# MENuS
## Using Machine Learning to select the best algorithm
* Define the features.
* Include the ingredients generator.
    * Generate an Instance of Ingredients list.
* Finish the model.
* Use minizinc from python.
    * Run it with 3 Algorithms.
    * Add the Instance to the Instances List.
    * Add the time it takes for each Algorithm to the Time Execution Matrix.
    * Transform the Instances List into the Features Array.
    * Travel through the Time Execution Matrix and pick the Algorithms with faster results for each Instance.
    * The Algorithm with the fastest result will be added to the Labels list.

|  | Alg1 | Alg2 | Alg3 |
| --- | --- | --- | --- |
| Ins1 | X | Y | Z |
| Ins2 | X | Y | Z |
| Ins3 | X | Y | Z |
   
* Transform the ingredients list into the dataset for machine learning.
    * Create the Ingredients list.
    * Test with the minizinc model, all the Alg = 3 -> minizinc(300).
    * Take and transform the one that takes less time.
* Training the AI. Split dataset, 70% for training and 30% for prediction, at least 80% accuracy expected. 
----------------------------------------------------------------------------------------------------------

### Auxiliar Functions

In [152]:
def print_red(text):
    print('\x1b[31m' + text + '\x1b[0m')
    
def print_yellow(text):
    print('\x1b[33m' + text + '\x1b[0m')

def print_green(text):
    print('\x1b[32m' + text + '\x1b[0m')

def print_pink(text):
    print('\x1b[35m' + text + '\x1b[0m')

def print_cyan(text):
    print('\x1b[36m' + text + '\x1b[0m')

## Get the Instances / Ingredient list
The instances have been generated using the notebook: Generate Instance.ipynb

In [153]:
import os

instances_folder = '..\instances'
instances_path = [os.path.join(instances_folder, f) for f in os.listdir(instances_folder) if f.endswith('.dzn')]
instances = []
for path in instances_path:
    with open(path, encoding="utf8") as file_object:
        instances.append(file_object.read())
#print(instances_path[1])
#print(instances[1])

# Minizinc

### Chosen model with annotations
The models have been generated using the notebook: GenerateAnnotations.ipynb

In [154]:
model = '../models/winners/smallest-indomain.mzn'

## Solvers

In [155]:
solvers = ["HiGHS", "COIN-BC"]

In [156]:
import random
import subprocess
# Returns the solver who solved the model in the best way possible
def solve_with_minizinc(instances, timeout_mzn, timeout):    
    winner = [0] * len(instances) # 0 for HiGHS, 1 for COIN-BC
    timeout_mzn = timeout_mzn*1000
    
    for i, instance in enumerate(instances):
        mnt = float('inf')
        time = float('inf')
        for j, solver in enumerate(solvers):
            # Run the minizinc command for the current model and data file  
            cmd = f"minizinc --solver {solver} --output-time {model} {instance} --output-time --solver-time-limit {timeout_mzn}" 
            proc = subprocess.Popen(cmd, shell=True, stdout=subprocess.PIPE)
            try: 
                # Get output from fzn
                stdout, stderr = proc.communicate(timeout=timeout) 
                stdout = stdout.decode()
                try:
                    # Store value mnt (temp).
                    start = stdout.find('mnt = ')+6
                    end = stdout.find(';',start)
                    mnt_temp = int(stdout[start:end])
                    # Store value time (temp).
                    time_temp = float(stdout.split(' ')[-2])
                except:
                    mnt_temp = float('inf')
                    time_temp = float('inf')
                print_green(f'{solver} with {instance} SOLVED with a value of {mnt_temp} in {time_temp:.2f} seconds.')
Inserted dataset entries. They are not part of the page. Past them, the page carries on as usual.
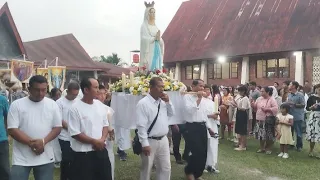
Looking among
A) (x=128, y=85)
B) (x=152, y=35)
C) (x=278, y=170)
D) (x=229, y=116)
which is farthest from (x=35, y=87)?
(x=229, y=116)

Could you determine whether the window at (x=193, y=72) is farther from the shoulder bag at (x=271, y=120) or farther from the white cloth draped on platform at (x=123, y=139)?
the white cloth draped on platform at (x=123, y=139)

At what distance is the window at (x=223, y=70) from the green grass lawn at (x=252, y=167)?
16197 millimetres

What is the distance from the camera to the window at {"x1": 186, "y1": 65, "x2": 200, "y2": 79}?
27.5 m

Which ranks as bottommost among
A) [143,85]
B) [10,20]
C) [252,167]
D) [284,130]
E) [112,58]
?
[252,167]

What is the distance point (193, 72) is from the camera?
91.7 feet

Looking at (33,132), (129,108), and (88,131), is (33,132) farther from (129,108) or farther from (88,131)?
(129,108)

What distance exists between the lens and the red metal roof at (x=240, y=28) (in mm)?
21031

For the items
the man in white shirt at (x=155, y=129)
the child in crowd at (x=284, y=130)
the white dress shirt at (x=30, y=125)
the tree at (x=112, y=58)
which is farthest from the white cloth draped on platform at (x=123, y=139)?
the tree at (x=112, y=58)

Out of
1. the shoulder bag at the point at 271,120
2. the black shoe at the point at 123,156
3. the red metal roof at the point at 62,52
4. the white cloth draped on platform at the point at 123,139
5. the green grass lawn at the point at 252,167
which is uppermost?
the red metal roof at the point at 62,52

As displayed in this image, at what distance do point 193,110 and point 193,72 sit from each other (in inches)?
864

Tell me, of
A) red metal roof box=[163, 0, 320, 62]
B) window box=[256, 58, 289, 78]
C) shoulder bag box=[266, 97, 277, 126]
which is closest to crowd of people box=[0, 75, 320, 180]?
shoulder bag box=[266, 97, 277, 126]

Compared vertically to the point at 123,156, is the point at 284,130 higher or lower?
higher

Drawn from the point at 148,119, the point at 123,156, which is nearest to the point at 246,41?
the point at 123,156

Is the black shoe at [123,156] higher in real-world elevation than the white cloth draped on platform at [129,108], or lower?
lower
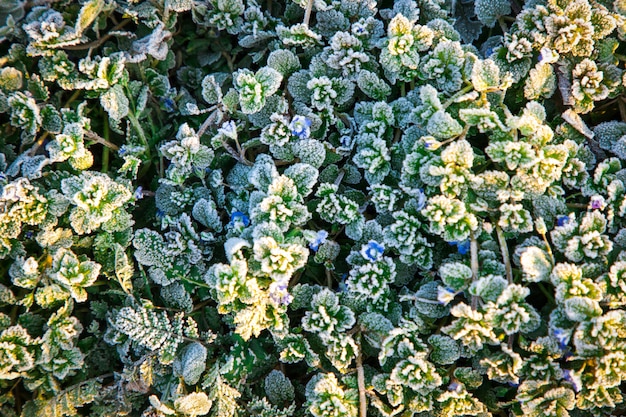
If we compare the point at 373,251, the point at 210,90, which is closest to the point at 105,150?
the point at 210,90

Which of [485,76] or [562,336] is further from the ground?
[485,76]

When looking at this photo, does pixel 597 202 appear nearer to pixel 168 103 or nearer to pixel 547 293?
pixel 547 293

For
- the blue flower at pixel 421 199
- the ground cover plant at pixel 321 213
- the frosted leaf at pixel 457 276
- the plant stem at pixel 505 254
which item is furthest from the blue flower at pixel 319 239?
the plant stem at pixel 505 254

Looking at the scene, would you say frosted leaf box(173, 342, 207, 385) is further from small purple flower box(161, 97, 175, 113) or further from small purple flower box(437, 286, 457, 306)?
small purple flower box(161, 97, 175, 113)

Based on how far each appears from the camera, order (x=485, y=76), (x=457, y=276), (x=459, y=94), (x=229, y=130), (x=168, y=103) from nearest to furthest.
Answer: (x=457, y=276) → (x=485, y=76) → (x=459, y=94) → (x=229, y=130) → (x=168, y=103)

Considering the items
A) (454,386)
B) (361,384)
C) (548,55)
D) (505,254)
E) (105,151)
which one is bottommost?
(361,384)

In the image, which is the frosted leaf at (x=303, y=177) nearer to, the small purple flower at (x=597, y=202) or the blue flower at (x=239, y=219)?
the blue flower at (x=239, y=219)
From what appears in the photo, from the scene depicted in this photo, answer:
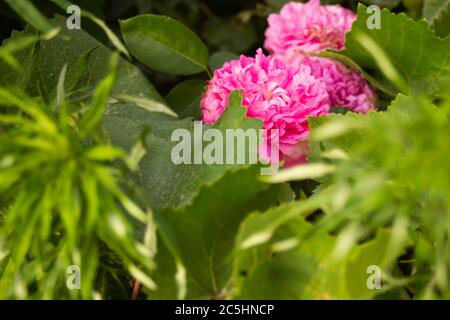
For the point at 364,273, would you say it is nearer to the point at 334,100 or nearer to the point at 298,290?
the point at 298,290

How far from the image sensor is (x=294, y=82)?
0.71 meters

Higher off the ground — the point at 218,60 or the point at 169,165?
the point at 218,60

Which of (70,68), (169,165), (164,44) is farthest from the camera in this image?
(164,44)

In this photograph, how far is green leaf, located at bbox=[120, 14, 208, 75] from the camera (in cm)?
78

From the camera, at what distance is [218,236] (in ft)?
Answer: 1.64

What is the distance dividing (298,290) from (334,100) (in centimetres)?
37
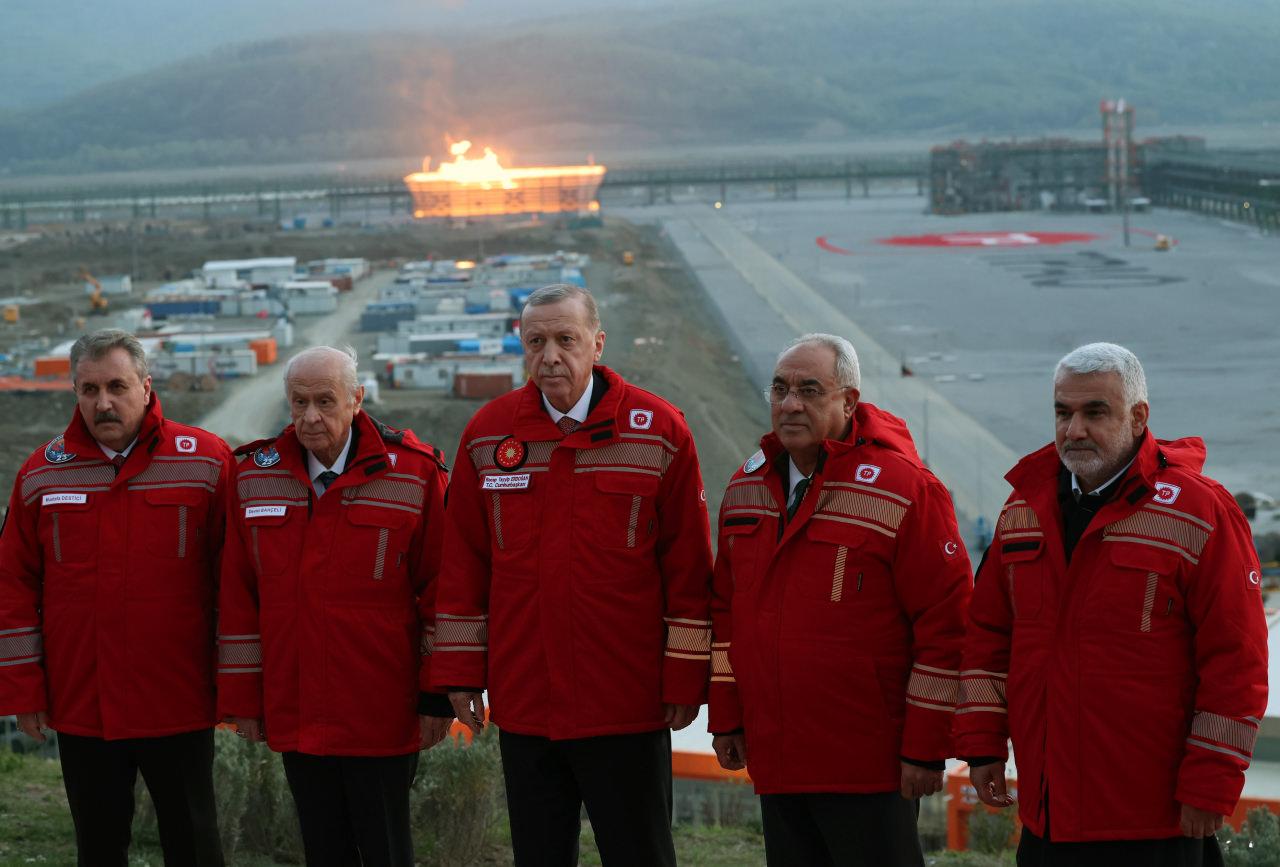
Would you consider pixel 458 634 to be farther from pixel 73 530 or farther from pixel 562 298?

            except subprocess.TimeoutExpired: 
                print_red(f'Error from minizinc: Stopping.')
                mnt_temp = float('inf')
                time_temp = float('inf')
                if os.name == 'nt': # If the os is Windows
                    subprocess.call(['taskkill', '/F', '/T', '/PID', str(proc.pid)]) # Force kill the process
                else:
                    os.killpg(os.getpgid(proc.pid), signal.SIGTERM) # Kill the process group

            if mnt >= mnt_temp: # If the value is minor from the stored
                if mnt == mnt_temp: # If the value is equal from the stored compare time
                    if time >= time_temp: # If the value of time from minizinc is minor from the stored
                        if time == time_temp: # If the value of time from minizinc is equal from the stored choose random
                            winner[i] = random.randint(j-1,j)    
                        else:
                            mnt = mnt_temp
                            time = time_temp
                            winner[i] = j
                else:
                    mnt = mnt_temp
                    time = time_temp
                    winner[i] = j
        print_yellow(str(winner[i])+" WON!")
    return winner

# Machine Learning
## Get data: Parse ingredients list

In [157]:
import numpy as np

# Ingredients list
def get_groceries(g_array):
    data_groceries = []
    for i in range(0, len(g_array)):
        loop_groceries = g_array[i].split("groceries = [|")
        loop_groceries = loop_groceries[1].split("|];\nrequirements")
        loop_groceries = loop_groceries[0].split("|")
        
        for j in range(0, len(loop_groceries)):
            # Conversion from String to Int Array.
            loop_groceries[j] = [int(x) for x in loop_groceries[j].split(",")]
            
        data_groceries = data_groceries + [np.array(loop_groceries)]
    return data_groceries

def create_features(instances):
    q_features = 40
    res = np.zeros((len(instances), q_features))    
    np_groceries = get_groceries(instances)
    for i in range(0,len(instances)):
        # features: i in the left represents an Instance; 0,1... in the right represents a Feature.
        # np_groceries: i in the left represents an Instance; ":" represents all rows; 0,1... in the right represents a Macronutrient Column.
        # 0: Calories. 1: Protein. 2: Carbo. 3: Fat. 4: Quantity. 5: Price.
        res[i,0] = np.mean(np_groceries[i][:,0])
        res[i,1] = np.median(np_groceries[i][:,0])
        res[i,2] = np.std(np_groceries[i][:,0])
        res[i,3] = np.var(np_groceries[i][:,0])
        res[i,4] = np.min(np_groceries[i][:,0])
        res[i,5] = np.max(np_groceries[i][:,0])
        res[i,6] = np.argmin(np_groceries[i][:,0])
        res[i,7] = np.argmax(np_groceries[i][:,0])
        res[i,8] = np.percentile(np_groceries[i][:,0],25)
        res[i,9] = np.percentile(np_groceries[i][:,0],75)
        #----------------------------------------------------
        res[i,10] = np.mean(np_groceries[i][:,1])
        res[i,11] = np.median(np_groceries[i][:,1])
        res[i,12] = np.std(np_groceries[i][:,1])
        res[i,13] = np.var(np_groceries[i][:,1])
        res[i,14] = np.min(np_groceries[i][:,1])
        res[i,15] = np.max(np_groceries[i][:,1])
        res[i,16] = np.argmin(np_groceries[i][:,1])
        res[i,17] = np.argmax(np_groceries[i][:,1])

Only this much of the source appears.